En pratique : le thérapeute soumet le sujet à un stimulus sensoriel touchant les deux côtés du corps. Il peut s’agir de mouvements devant les yeux, de sons de chaque côté de la tête ou de tapotements sur les deux bras. D’après J.Roques, psychothérapeute et vice-président d’EMDR-France : « Les résultats sont spectaculaires, 95 % de réussite après un traumatisme simple et 50 à 60 % en cas de dépression ».


L’activité physique est bonne pour le moral

L’exercice, même modéré, diminue l’anxiété et améliore la réaction au stress et la qualité du sommeil. De plus « le sport permet de retrouver un contrôle et un regard sur soi positif. D’éprouver à nouveau du plaisir et la fierté de se dépasser améliorent l’estime de soi », précise J. Roques, psychothérapeute.
Mécanisme : ceci notamment grâce à l’endorphine et à la dopamine libérées par l’effort, les hormones du plaisir. « Car le sport stimule le système hormonal », ajoute J. Roques, psychothérapeute.
En pratique : La marche à pied, le yoga, un sport qui n’exige pas de performances pour ne pas mettre le dépressif en situation d’échec.


La stimulation magnétique transcranienne

La stimulation magnétique est une méthode qui, contrairement aux électrochocs, cible une région précise du cerveau. Elle est préconisée pour les dépressions sévères quand les autres traitements ont échoué.
Mécanisme : indolore, cette technique consiste à envoyer des ondes magnétiques sur des zones superficielles du cortex cérébral. Le champ électromagnétique va ensuite s’étendre dans les zones profondes du cerveau, celles impliquées dans les mouvements d’humeur.
En pratique : le traitement est réalisé par un médecin, à l’hôpital, lors de séances de 20 à 40 minutes.


La sismothérapie : en dernier recours

Les électrochocs sont préconisés pour les dépressions sévères, « quand les thérapies médicamenteuses ont échoué et qu’il n’est plus possible de raisonner le patient », précise J. Roques, psychothérapeute.
Mécanisme : L’activité électrique provoquée au niveau des neurones corrigerait le déséquilibre des neurotransmetteurs responsable de la dépression.
En pratique : le traitement a lieu en hôpital sous anesthésie générale. Le médecin fait passer un courant alternatif entre deux électrodes placées de part et d’autre du crâne, de façon à provoquer une convulsion. Le nombre de séances varie entre 4 à 20 selon les cas, deux fois par semaine. « Les résultats peuvent être spectaculaires », constate J. Roques, psychothérapeute.

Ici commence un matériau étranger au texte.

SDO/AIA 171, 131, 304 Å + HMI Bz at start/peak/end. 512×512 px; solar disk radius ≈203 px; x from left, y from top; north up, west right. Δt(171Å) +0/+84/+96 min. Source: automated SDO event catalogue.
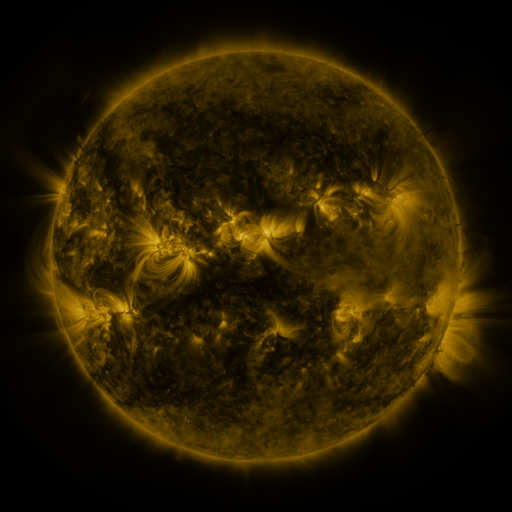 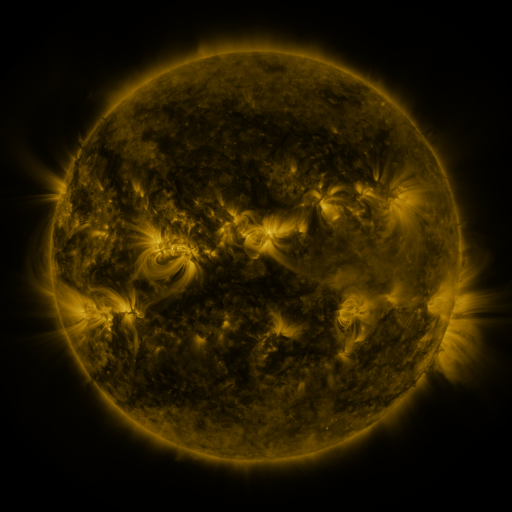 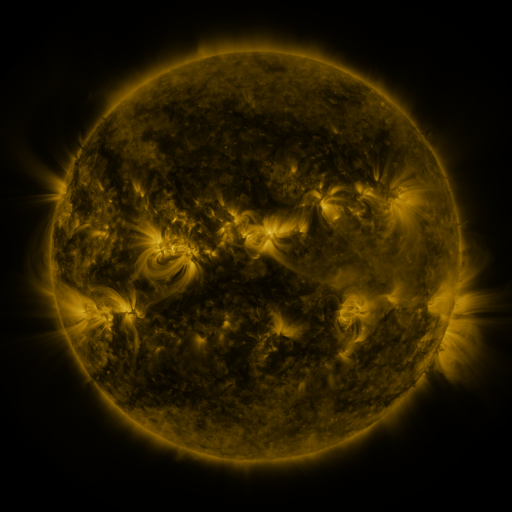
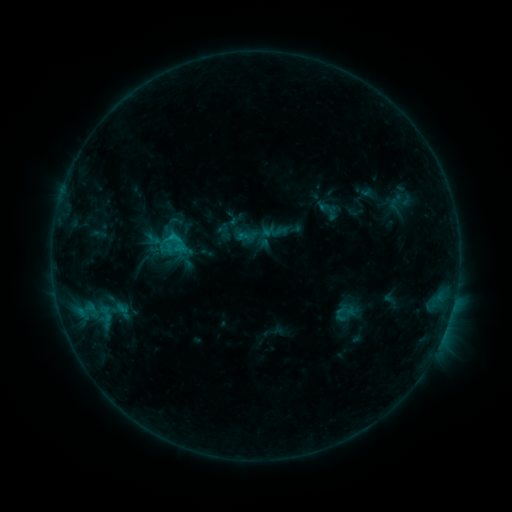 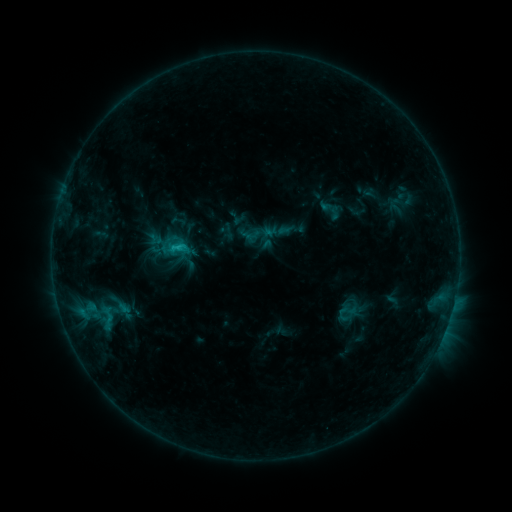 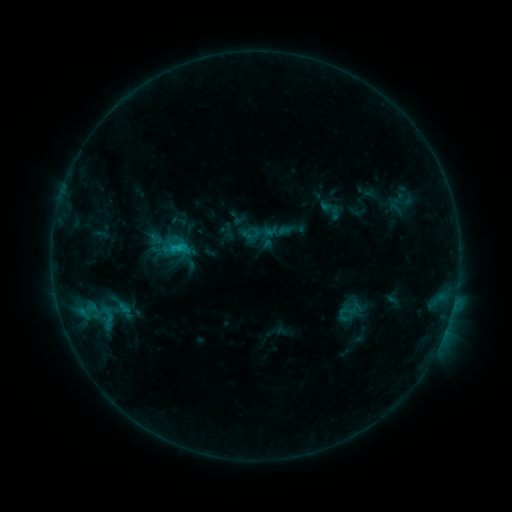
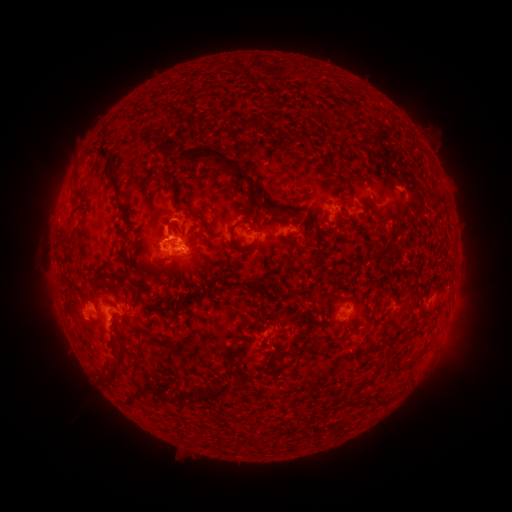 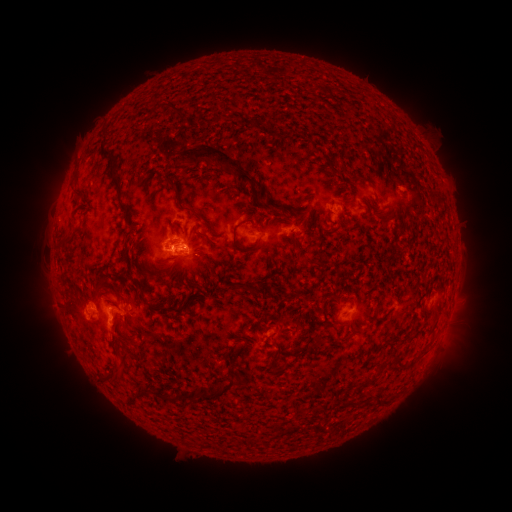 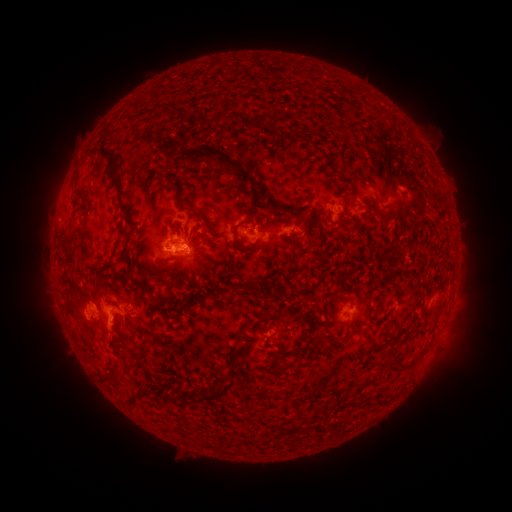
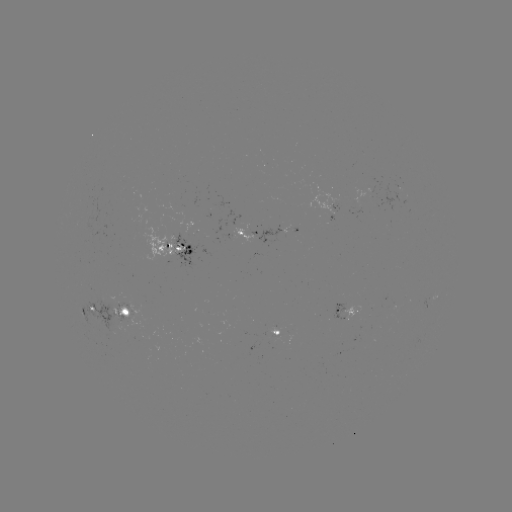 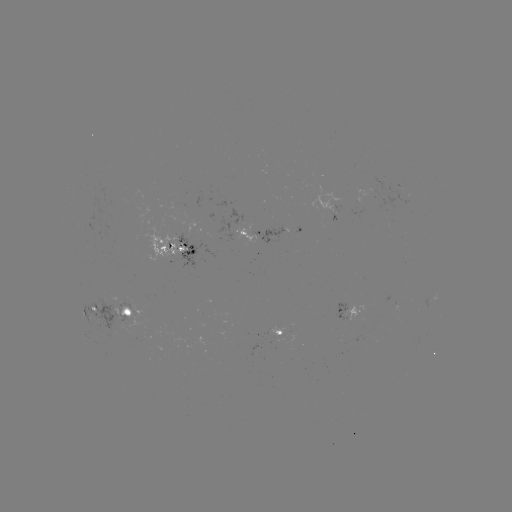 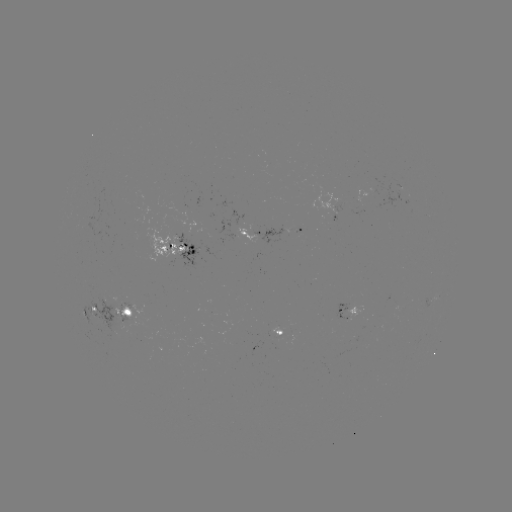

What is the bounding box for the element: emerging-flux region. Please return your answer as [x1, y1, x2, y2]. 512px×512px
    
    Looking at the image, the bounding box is [111, 303, 134, 323].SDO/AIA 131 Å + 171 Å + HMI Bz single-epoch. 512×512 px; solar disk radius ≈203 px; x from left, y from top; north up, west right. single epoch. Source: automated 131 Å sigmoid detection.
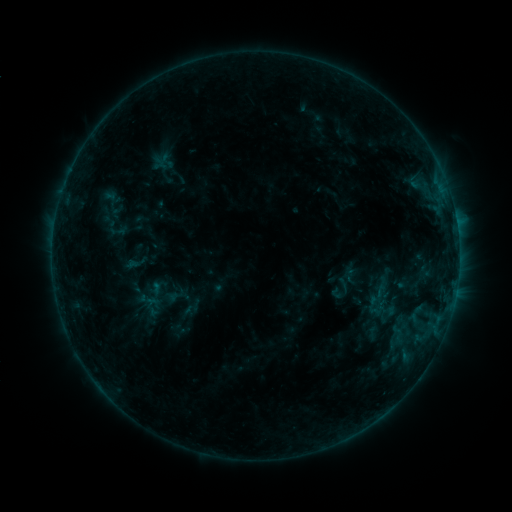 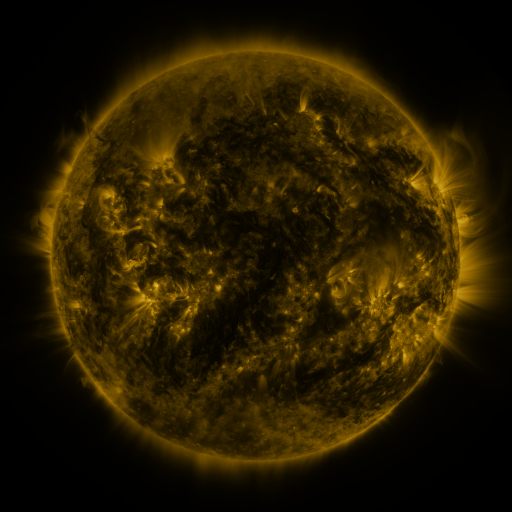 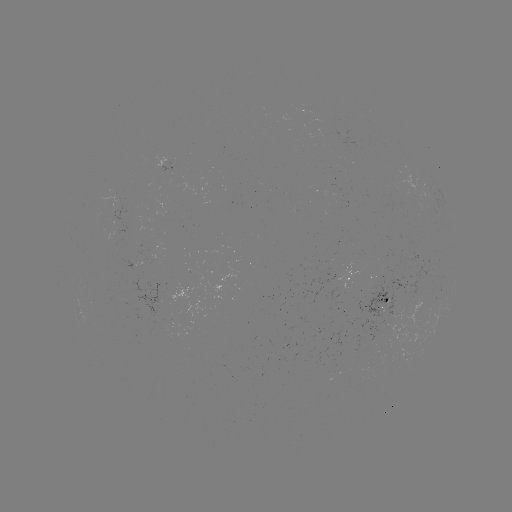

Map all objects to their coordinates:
sigmoid: <bbox>141, 275, 184, 310</bbox>
sigmoid: <bbox>366, 287, 386, 309</bbox>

Compléments alimentaires, efficaces ?

Un déficit en magnésium peut provoquer anxiété et troubles du sommeil. Même chose pour le calcium dont le manque affecte le système nerveux et cause l’irritabilité. Un déficit en fer ou en potassium est souvent à l’origine d’une asthénie. Des apports insuffisants en manganèse provoquent des changements d’humeur.
Tous ces déficits provoquent des déséquilibres au niveau des neurotransmetteurs (sérotonine, norépinephrine...) et peuvent entraîner un état dépressif.

Néanmoins d’après l’étude SU.VI.MAX, Supplémentation en vitamines et minéraux antioxydants (1994), il n’existe aucune preuve concertant l’efficacité des compléments alimentaires  contre les états dépressifs.